> Problem description:
Write out exactly, please, the lines from the one containing "How far from the eye" to the end of the material.

Spatial relation data
##############################
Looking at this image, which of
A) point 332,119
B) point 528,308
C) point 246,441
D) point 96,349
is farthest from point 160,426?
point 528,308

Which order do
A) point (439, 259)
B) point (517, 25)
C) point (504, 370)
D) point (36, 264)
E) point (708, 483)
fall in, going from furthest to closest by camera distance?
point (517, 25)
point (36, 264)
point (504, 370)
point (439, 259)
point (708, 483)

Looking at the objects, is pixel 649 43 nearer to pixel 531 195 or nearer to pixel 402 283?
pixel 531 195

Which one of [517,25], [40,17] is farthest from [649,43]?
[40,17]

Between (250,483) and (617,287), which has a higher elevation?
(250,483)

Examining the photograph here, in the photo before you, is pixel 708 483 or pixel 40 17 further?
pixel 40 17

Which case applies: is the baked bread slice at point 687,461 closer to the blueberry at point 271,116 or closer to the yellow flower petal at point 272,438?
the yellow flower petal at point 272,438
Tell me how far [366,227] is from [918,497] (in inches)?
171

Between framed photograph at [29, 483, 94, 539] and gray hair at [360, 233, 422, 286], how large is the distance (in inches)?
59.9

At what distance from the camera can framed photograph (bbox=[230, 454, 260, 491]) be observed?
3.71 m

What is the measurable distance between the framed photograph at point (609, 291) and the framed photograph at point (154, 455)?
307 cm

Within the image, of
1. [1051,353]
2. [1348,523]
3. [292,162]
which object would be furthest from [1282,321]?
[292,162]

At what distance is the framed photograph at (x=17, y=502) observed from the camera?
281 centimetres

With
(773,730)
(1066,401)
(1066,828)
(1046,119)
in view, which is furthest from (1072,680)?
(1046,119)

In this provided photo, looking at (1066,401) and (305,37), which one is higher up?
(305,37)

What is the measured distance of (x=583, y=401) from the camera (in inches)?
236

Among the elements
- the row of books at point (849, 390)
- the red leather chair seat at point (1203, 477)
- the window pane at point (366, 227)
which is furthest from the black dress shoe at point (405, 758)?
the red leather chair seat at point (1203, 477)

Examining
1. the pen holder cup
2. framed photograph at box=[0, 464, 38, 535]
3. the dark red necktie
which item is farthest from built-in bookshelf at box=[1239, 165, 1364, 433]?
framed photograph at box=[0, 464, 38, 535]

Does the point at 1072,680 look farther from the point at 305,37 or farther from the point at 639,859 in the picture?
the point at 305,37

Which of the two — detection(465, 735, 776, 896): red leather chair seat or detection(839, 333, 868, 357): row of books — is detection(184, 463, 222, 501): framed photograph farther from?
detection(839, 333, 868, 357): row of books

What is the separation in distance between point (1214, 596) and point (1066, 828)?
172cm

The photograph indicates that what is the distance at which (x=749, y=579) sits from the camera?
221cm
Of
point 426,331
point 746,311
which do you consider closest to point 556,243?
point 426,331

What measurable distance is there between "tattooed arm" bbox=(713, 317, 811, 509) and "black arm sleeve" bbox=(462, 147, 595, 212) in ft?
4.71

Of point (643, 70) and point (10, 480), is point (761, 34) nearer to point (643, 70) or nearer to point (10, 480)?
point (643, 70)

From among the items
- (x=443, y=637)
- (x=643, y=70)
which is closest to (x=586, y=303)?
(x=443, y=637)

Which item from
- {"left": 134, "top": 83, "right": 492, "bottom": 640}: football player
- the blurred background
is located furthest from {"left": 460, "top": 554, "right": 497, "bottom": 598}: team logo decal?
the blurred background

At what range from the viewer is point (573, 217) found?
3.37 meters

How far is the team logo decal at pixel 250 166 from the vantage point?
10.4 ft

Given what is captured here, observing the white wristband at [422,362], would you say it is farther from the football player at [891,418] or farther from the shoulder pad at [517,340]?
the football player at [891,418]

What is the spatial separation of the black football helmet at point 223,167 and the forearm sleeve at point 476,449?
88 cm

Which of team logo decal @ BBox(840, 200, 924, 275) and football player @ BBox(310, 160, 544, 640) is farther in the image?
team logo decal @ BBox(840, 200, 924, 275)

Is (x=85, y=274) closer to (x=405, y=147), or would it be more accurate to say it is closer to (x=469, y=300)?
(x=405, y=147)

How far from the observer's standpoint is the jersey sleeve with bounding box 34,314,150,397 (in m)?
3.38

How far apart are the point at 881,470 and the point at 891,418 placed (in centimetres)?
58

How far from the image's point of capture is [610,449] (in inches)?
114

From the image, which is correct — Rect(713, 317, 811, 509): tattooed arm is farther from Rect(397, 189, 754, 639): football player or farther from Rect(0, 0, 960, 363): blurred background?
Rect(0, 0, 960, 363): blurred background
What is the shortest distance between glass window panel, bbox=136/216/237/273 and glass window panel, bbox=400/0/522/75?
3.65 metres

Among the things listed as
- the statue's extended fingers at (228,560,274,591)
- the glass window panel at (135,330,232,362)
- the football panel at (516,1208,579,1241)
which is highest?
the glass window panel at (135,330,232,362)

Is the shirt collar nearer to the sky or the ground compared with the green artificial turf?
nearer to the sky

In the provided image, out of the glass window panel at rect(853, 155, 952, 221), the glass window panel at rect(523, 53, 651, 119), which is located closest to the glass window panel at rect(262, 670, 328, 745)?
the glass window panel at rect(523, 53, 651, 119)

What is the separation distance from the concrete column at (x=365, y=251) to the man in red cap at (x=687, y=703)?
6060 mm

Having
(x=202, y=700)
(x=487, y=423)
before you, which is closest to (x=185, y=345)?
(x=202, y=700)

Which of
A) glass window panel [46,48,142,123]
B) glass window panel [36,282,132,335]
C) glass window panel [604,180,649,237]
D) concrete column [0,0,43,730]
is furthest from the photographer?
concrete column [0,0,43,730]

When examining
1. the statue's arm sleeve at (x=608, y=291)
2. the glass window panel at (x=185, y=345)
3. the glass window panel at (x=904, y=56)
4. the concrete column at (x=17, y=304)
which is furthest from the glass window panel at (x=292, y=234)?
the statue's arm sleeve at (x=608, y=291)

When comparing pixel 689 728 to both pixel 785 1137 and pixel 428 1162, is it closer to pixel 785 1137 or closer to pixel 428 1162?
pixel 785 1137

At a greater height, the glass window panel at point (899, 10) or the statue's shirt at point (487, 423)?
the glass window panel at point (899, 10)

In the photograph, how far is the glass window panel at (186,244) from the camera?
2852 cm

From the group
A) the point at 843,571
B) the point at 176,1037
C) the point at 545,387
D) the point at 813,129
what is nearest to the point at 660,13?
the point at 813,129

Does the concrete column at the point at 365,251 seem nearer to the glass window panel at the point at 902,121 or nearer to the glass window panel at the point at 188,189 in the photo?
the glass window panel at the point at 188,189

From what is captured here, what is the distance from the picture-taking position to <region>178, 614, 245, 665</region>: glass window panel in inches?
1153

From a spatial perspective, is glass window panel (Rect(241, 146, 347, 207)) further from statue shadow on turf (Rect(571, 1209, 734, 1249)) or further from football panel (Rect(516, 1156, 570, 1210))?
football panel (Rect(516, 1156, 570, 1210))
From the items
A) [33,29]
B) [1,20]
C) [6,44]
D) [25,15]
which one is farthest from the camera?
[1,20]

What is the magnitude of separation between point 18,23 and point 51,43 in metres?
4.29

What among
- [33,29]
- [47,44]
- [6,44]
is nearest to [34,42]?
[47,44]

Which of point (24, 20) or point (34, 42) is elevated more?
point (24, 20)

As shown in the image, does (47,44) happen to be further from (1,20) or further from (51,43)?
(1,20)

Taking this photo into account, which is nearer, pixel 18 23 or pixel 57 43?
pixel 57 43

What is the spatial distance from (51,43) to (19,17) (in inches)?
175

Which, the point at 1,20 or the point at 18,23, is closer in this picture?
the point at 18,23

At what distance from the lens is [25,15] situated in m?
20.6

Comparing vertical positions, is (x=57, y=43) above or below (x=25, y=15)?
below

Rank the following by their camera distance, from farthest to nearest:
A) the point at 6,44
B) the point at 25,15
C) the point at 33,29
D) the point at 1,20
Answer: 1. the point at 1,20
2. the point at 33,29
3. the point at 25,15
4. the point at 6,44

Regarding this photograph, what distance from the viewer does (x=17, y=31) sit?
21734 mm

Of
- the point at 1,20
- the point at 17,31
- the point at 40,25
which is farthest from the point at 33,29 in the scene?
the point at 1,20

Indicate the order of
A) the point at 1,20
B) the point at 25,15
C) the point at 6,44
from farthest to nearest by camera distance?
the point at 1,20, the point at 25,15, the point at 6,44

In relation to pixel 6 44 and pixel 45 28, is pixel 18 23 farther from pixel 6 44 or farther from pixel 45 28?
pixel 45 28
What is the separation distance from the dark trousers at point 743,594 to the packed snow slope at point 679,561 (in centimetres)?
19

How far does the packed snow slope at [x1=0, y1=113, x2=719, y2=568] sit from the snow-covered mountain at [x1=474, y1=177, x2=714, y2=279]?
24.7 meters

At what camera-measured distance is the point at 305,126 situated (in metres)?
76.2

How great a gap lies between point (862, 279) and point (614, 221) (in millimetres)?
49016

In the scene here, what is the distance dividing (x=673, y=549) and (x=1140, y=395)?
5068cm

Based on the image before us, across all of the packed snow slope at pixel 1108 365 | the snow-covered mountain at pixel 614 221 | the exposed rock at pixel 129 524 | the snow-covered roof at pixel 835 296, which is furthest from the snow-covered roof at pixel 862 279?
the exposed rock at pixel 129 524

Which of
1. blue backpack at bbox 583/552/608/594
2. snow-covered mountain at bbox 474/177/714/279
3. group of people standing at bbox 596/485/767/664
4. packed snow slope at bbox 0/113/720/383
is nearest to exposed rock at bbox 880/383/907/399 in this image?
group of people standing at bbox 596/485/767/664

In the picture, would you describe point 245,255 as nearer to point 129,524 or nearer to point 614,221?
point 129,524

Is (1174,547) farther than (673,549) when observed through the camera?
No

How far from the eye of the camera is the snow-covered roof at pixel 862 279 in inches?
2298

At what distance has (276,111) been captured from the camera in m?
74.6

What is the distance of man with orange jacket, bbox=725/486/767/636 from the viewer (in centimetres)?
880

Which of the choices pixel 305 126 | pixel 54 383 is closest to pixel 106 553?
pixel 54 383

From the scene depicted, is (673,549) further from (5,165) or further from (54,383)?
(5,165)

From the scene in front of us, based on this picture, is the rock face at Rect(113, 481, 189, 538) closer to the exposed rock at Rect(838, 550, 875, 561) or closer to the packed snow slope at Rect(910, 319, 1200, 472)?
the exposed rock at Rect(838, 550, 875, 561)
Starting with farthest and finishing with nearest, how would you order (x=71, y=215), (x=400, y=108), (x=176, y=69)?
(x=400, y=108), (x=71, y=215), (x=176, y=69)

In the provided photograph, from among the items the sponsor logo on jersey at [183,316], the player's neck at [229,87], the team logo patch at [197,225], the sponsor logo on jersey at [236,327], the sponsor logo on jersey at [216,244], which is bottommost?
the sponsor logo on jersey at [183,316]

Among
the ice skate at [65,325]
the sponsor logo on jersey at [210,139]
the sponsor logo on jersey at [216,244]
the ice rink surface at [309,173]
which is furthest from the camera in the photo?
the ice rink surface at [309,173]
##############################
> Full solution:
How far from the eye of the camera is the snow-covered roof at pixel 862 279 in inches?
2298

At what distance has (276,111) been captured from the camera in m?
74.6

What is the distance of man with orange jacket, bbox=725/486/767/636 from the viewer (in centimetres)?
880

Which of the choices pixel 305 126 | pixel 54 383 is closest to pixel 106 553?
pixel 54 383

From the scene depicted, is (673,549) further from (5,165) or further from (54,383)?
(5,165)

From the scene in front of us, based on this picture, is the rock face at Rect(113, 481, 189, 538) closer to the exposed rock at Rect(838, 550, 875, 561) or closer to the packed snow slope at Rect(910, 319, 1200, 472)?
the exposed rock at Rect(838, 550, 875, 561)
Starting with farthest and finishing with nearest, how would you order (x=71, y=215), (x=400, y=108), (x=176, y=69)?
(x=400, y=108), (x=71, y=215), (x=176, y=69)

In the provided photograph, from among the items the sponsor logo on jersey at [183,316], the player's neck at [229,87], the team logo patch at [197,225], the sponsor logo on jersey at [236,327], the sponsor logo on jersey at [216,244], which is bottommost?
the sponsor logo on jersey at [183,316]

Among
the ice skate at [65,325]
the sponsor logo on jersey at [210,139]
the sponsor logo on jersey at [216,244]
the ice rink surface at [309,173]
which is furthest from the camera in the photo?
the ice rink surface at [309,173]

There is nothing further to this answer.